A pivotal study by the London School of Economics and the University of Cambridge advocates a substantial increase in the UK government's annual public investment for addressing climate change, biodiversity loss, and environmental degradation. The recommended increment amounts to around one per cent of GDP, equating to approximately £26 billion annually. This strategy aims to rectify years of inadequate funding and set the UK on a firm path to meet its environmental commitments.
The report, unveiled today, starkly warns against persisting with the low public investment levels specified in the latest Autumn Statement. This course and ongoing obstacles to business investment in sustainable and green assets will likely compromise the UK's competitive standing and push the economy towards further stagnation.
Titled 'Boosting growth and productivity in the United Kingdom through investments in the sustainable economy,' this collaborative work from LSE and Cambridge experts argues for increased public investment and a "coherent set of public policies." The authors believe these steps are vital in driving innovation and encouraging private sector investment in combating climate change and environmental degradation.
The report states, "The direct public finance required to support this transition should not be expected to worsen public debt/GDP dynamics.
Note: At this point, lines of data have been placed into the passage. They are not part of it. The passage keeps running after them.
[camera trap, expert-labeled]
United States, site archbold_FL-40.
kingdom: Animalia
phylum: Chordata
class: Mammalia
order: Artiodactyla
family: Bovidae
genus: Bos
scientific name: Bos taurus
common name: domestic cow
Indeed, by facilitating long-term resilient growth, borrowing to invest is the only way to secure enduring public debt sustainability."
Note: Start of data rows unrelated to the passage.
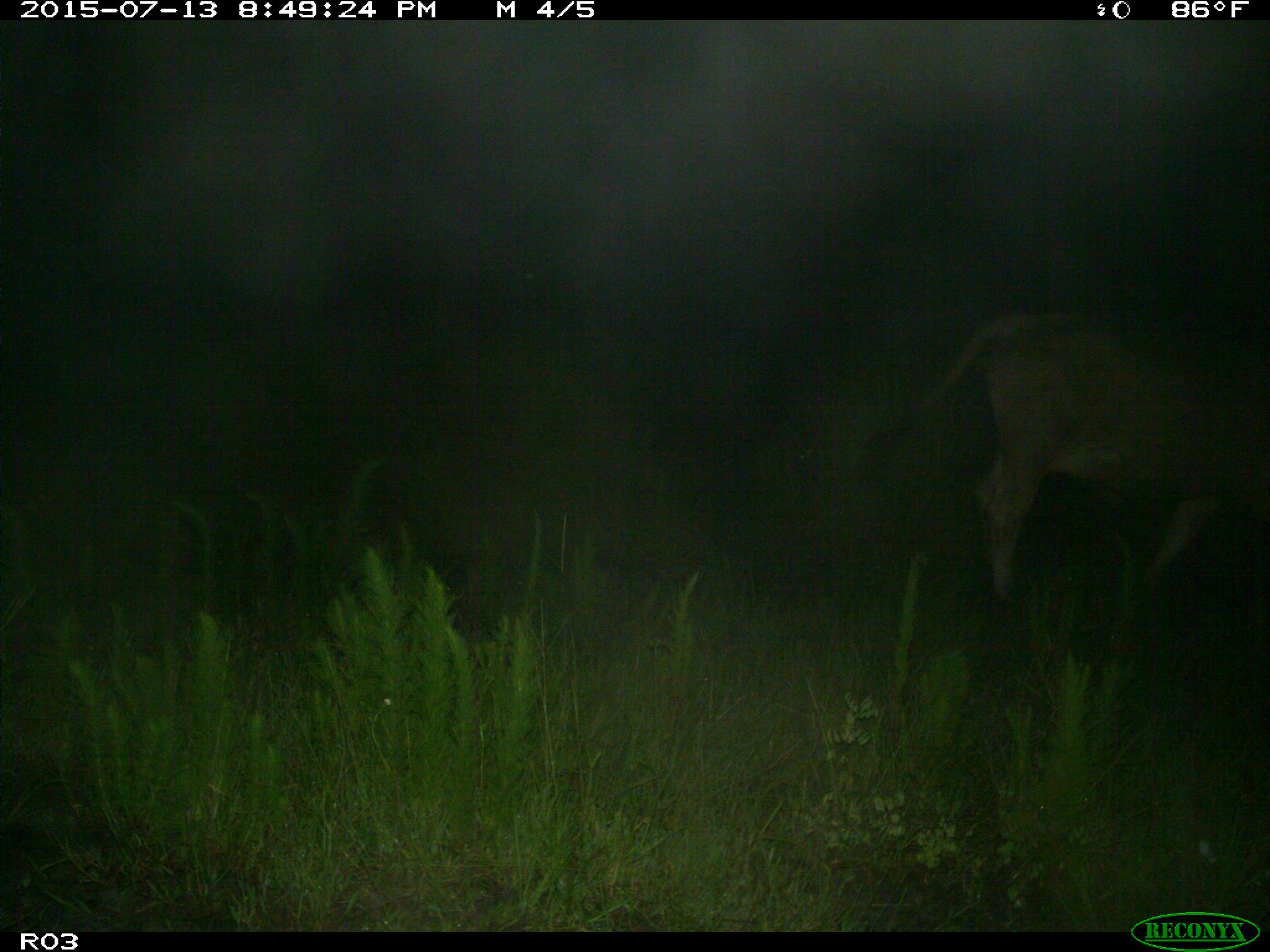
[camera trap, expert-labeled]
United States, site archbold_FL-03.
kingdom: Animalia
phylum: Chordata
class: Mammalia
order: Artiodactyla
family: Bovidae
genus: Bos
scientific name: Bos taurus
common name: domestic cow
It further suggests that such government measures could eventually lead to public and private investments amounting to at least three per cent of GDP annually, translating to around £77 billion.
The report addresses concerns over potential economic impacts, such as higher taxes and inflation, resulting from increased public spending on eco-friendly infrastructure. It counters these arguments by asserting that shifting to a sustainable, inclusive, and resilient economy would drive productivity and growth, enhancing the UK's fiscal health.
"There will be upfront investment costs to delivering the transition to sustainable, inclusive and resilient growth, but targeted and temporary borrowing for good public net investment reduces the debt-to-GDP ratio over time and is fiscally responsible," the report adds, emphasizing the long-term benefits of such an approach.
The analysis also highlights that the need for government support will diminish once a robust, sustainable innovation system is established. This will occur as newer, more efficient industries outpace older, polluting ones, creating their revenue streams and attracting foreign investment.
Inaction, the report cautions, could lead to a decline in economic competitiveness and financial resilience, necessitating costly future interventions. Current investments, particularly in unsustainable sectors, risk creating stranded assets, significant financial losses, and an unreliable, expensive, and unsustainable energy supply.
In conclusion, the report posits that a sustainable, inclusive, and resilient economy would boost productivity growth and reduce pollution and waste, thereby improving public health and creating more livable cities.
Meanwhile, discussions about Labour's £28 billion green investment plan continue, with recent reports from The Sun suggesting potential revisions to the plan, despite Labour leader Keir Starmer and senior Shadow Ministers' earlier affirmations of the £28 billion annual target.